Extract the attention weights
MattePalte opened this issue · 3 comments
first of all thanks to @wasiahmad for sharing the code and for the support provided.
I am trying to extract the attention weights from your model (just to observe them and store them on a file), at the moment I am able to get them in the function from_batch of the TranslationBuilder object in this way.
def from_batch(self, translation_batch, src_raw, targets, src_vocabs):
batch_size = len(translation_batch["predictions"])
preds = translation_batch["predictions"]
pred_score = translation_batch["scores"]
attn = translation_batch["attention"]
translations = []
attentions = [] # CHANGE
for b in range(batch_size):
src_vocab = src_vocabs[b] if src_vocabs else None
pred_sents = [self._build_target_tokens(
src_vocab, src_raw[b],
preds[b][n], attn[b][n])
for n in range(self.n_best)]
translation = Translation(targets[b], pred_sents,
attn[b], pred_score[b])
attentions.append(attn[b]) # CHANGE
return translations, attentions # CHANGE
Then I propagate them back to the caller until I can manipulate them in the test.py file and write them on a file.
If there is a better way, I would thank you for sharing it with me.
Reading the paper and from the arguments it seems that there is the copy attention involved, I wanted to know if these weights that I extract are:
- copy attention weights(used to copy tokens directly to the output)

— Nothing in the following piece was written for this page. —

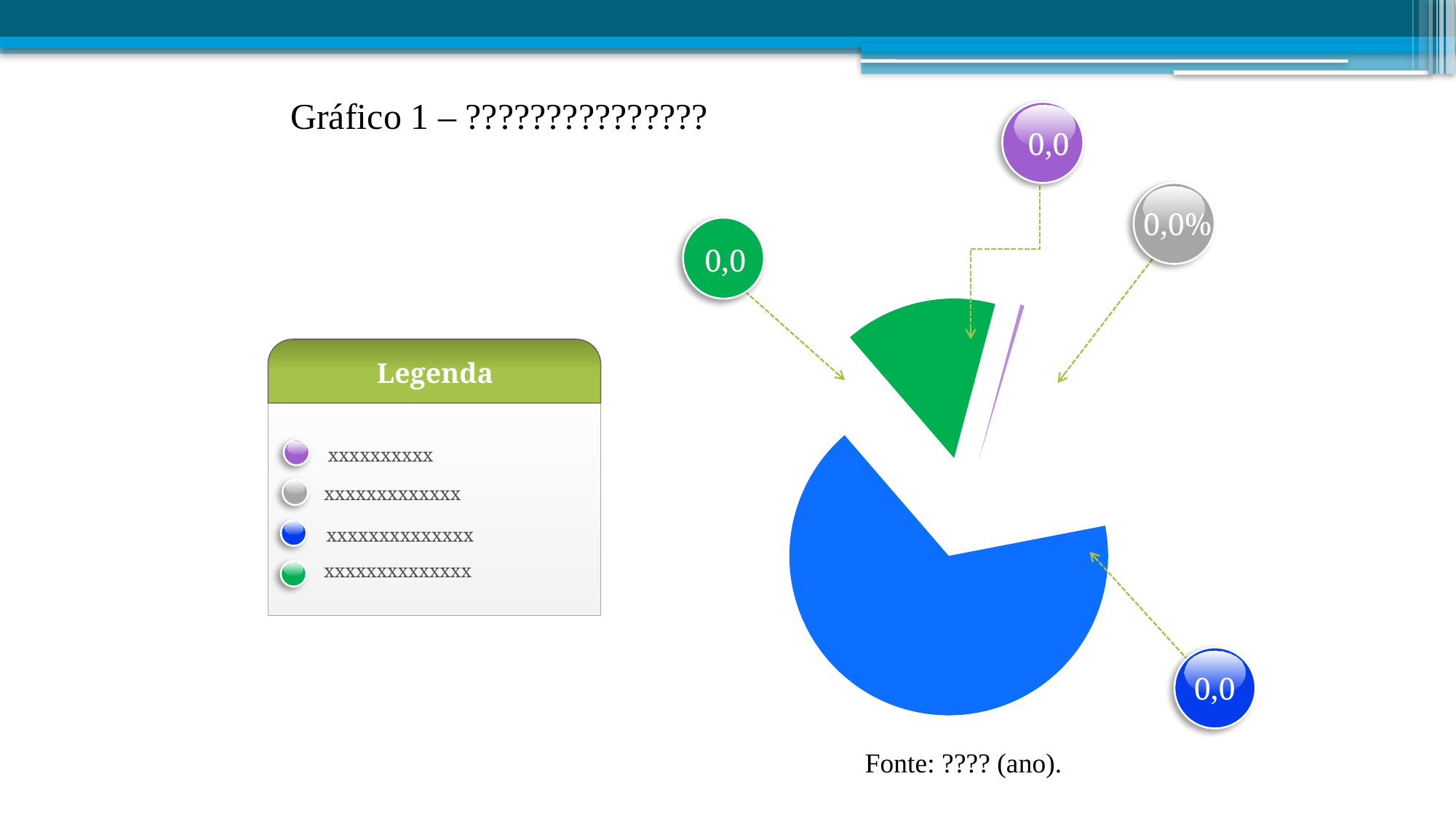
How many entries does the legend (Legenda) list? 4 Which is larger, the green slice or the purple slice? green Which colour slice is the largest in the pie chart? blue What kind of chart is shown on the slide? pie chart What value label is attached to the blue slice? 0,0 What is the title of the chart? Gráfico 1 – ?????????????? What value label is attached to the gray callout? 0,0% What is the heading of the legend box? Legenda Which is larger, the blue slice or the green slice? blue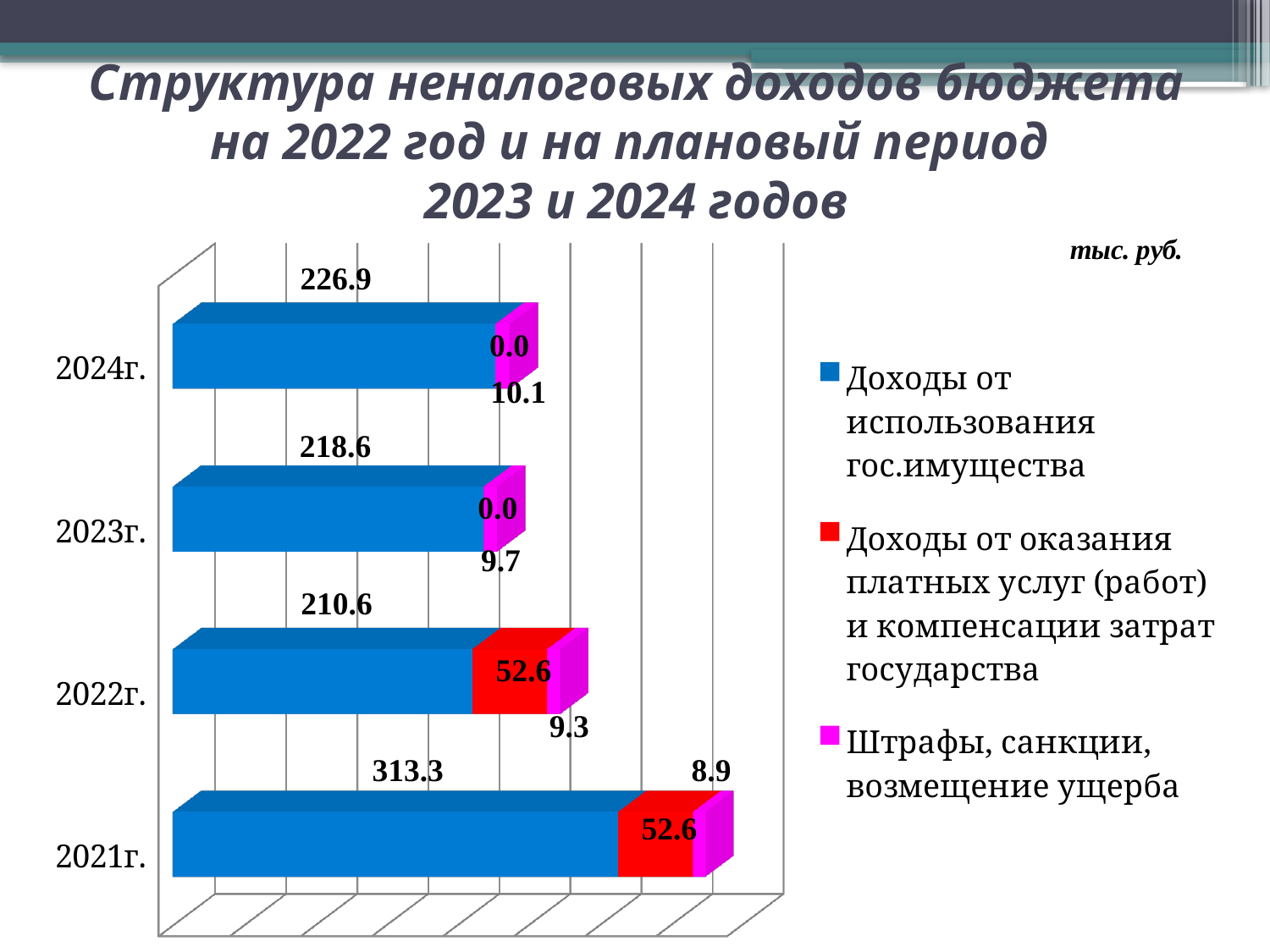
What type of chart is shown on the slide? Stacked bar chart What is the value of 'Доходы от оказания платных услуг (работ) и компенсации затрат государства' for 2023г.? 0.0 What is the value of 'Доходы от использования гос.имущества' for 2021г.? 313.3 Which year has the highest value for 'Доходы от использования гос.имущества'? 2021г. What is the value of 'Штрафы, санкции, возмещение ущерба' for 2024г.? 10.1 Which year has the lowest value for 'Штрафы, санкции, возмещение ущерба'? 2021г. How many series does the legend list? 3 How many year categories are shown on the chart? 4 What is the difference between the 'Доходы от использования гос.имущества' values for 2021г. and 2022г.? 102.7 Which is larger: 'Доходы от использования гос.имущества' for 2023г. or for 2024г.? 2024г. What is the total of the stacked bar for 2022г.? 272.5 What unit is indicated in the top right corner of the chart? тыс. руб.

- attention weights used during prediction
- a mix of the two. In this case I would be curious to know how exactly, in particular with reference to the code, because I read the referenced work "Get To The Point: Summarization with Pointer-Generator Networks" (http://arxiv.org/abs/1704.04368 ) and they say: "We recycle the attention distribution to serve as the copy distribution", is this the case for you too?.
In case the extracted one is the copy attention, is it possible to somehow extract an attention that represent the self-attention of the transformer architecture?
Thanks in advance, I wish you a happy and productive day,
It is either 1 or 2. If you are using copy attention, then it is (1), otherwise, it is (2). You can check here.
Yes, you can. You just need to update the code snippet as I referenced above.
Thanks a lot for the fast reply!
I checked and my model has copy_attn set to true, and I was extracting beam_attn, so I was getting the 'copy' attention, right?
I already performed the required modification in order to extract both attentions:
if self.copy_attn:
out = copy_generator.forward(dec_out, attn["copy"], src_map)
out = out.squeeze(1)
# beam x batch_size x tgt_vocab
out = unbottle(out.data)
for b in range(out.size(0)):
for bx in range(out.size(1)):
if blank[bx]:
blank_b = torch.Tensor(blank[bx]).to(code_word_rep)
fill_b = torch.Tensor(fill[bx]).to(code_word_rep)
out[b, bx].index_add_(0, fill_b,
out[b, bx].index_select(0, blank_b))
out[b, bx].index_fill_(0, blank_b, 1e-10)
transformer_attention = unbottle(attn["std"].squeeze(1)) # CHANGE - CONSIDER THIS TRANSFORMER "REGULAR" ATTENTION (?)
beam_attn = unbottle(attn["copy"].squeeze(1)) # CONSIDER THIS COPY ATTENTION (?)
out = generator.forward(dec_out.squeeze(1))
# beam x batch_size x tgt_vocab
out = unbottle(f.softmax(out, dim=1))
# beam x batch_size x tgt_vocab
transformer_attention = None
beam_attn = unbottle(attn["std"].squeeze(1))
I want to know if I can now consider the "std" that I extract as correct "regular" transformer attention and the beam attention (that I was already extracting before) as copy attention, correct?
Thanks in advance.
According to my understanding, yes, you are right.